Measuring User Retention with Hadoop and Hive by Daniel Russo.
From the post:
The Hadoop ecosystem is comprised of numerous technologies that can work together to provide a powerful and scalable mechanism for analyzing and deriving insight from large quantities of data.
In an effort to showcase the flexibility and raw power of queries that can be performed over large datasets stored in Hadoop, this post is written to demonstrate an example use case. The specific goal is to produce data related to user retention, an important metric for all product companies to analyze and understand.
Motivation: Why User Retention?
Broadly speaking, when equipped with the appropriate tools and data, we can enable our team and our customers to better understand the factors that drive user engagement and to ultimately make decisions that deliver better products to market.

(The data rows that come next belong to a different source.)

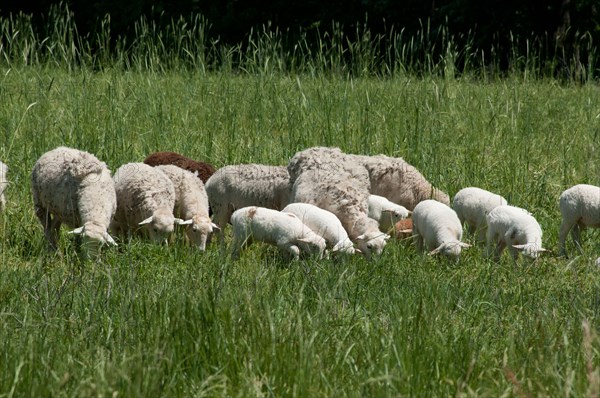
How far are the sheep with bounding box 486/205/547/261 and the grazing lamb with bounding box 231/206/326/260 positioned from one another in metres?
1.44

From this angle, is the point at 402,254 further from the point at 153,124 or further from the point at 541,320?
the point at 153,124

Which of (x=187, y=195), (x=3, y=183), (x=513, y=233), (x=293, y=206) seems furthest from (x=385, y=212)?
(x=3, y=183)

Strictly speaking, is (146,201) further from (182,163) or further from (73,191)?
(182,163)

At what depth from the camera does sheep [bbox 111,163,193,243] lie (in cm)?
794

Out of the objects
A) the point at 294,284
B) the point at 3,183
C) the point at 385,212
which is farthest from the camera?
the point at 385,212

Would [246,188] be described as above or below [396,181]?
above

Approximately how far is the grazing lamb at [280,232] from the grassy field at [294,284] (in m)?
0.19

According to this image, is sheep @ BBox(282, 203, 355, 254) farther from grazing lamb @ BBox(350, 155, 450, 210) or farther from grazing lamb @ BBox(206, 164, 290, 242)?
grazing lamb @ BBox(350, 155, 450, 210)

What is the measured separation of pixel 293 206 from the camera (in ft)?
26.3

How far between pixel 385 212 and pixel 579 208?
163 cm

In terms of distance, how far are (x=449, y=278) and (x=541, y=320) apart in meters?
1.66

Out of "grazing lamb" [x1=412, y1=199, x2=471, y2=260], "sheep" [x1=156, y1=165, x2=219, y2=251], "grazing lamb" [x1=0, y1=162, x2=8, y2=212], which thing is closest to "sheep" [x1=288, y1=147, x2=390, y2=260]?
"grazing lamb" [x1=412, y1=199, x2=471, y2=260]

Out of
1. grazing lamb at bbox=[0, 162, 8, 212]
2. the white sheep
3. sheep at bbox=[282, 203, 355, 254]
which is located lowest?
the white sheep

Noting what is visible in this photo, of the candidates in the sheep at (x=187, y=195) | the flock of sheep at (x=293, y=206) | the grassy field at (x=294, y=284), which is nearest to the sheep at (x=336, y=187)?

User retention measures speak to the core of product quality by answering a crucial question about how the product resonates with users. In the case of apps (mobile or otherwise), that question is: “how many days does it take for users to stop using (or uninstall) the app?”.
Pinch Media (now Flurry) delivered a formative presentation early in the AppStore’s history. Among numerous insights collected from their dataset was the following slide, which detailed patterns in user retention across all apps implementing their tracking SDK:
I mention this example because:
- User retention is the measure of an app’s success or failure.*
- Hadoop and Hive skill sets are good ones pick up.
* I have a pronounced fondness for requirements and the documenting of the same. Others prefer unit/user/interface/final tests. Still others prefer formal proofs of “correctness.” All pale beside the test of “user retention.” If users keep using an application, what other measure would be meaningful?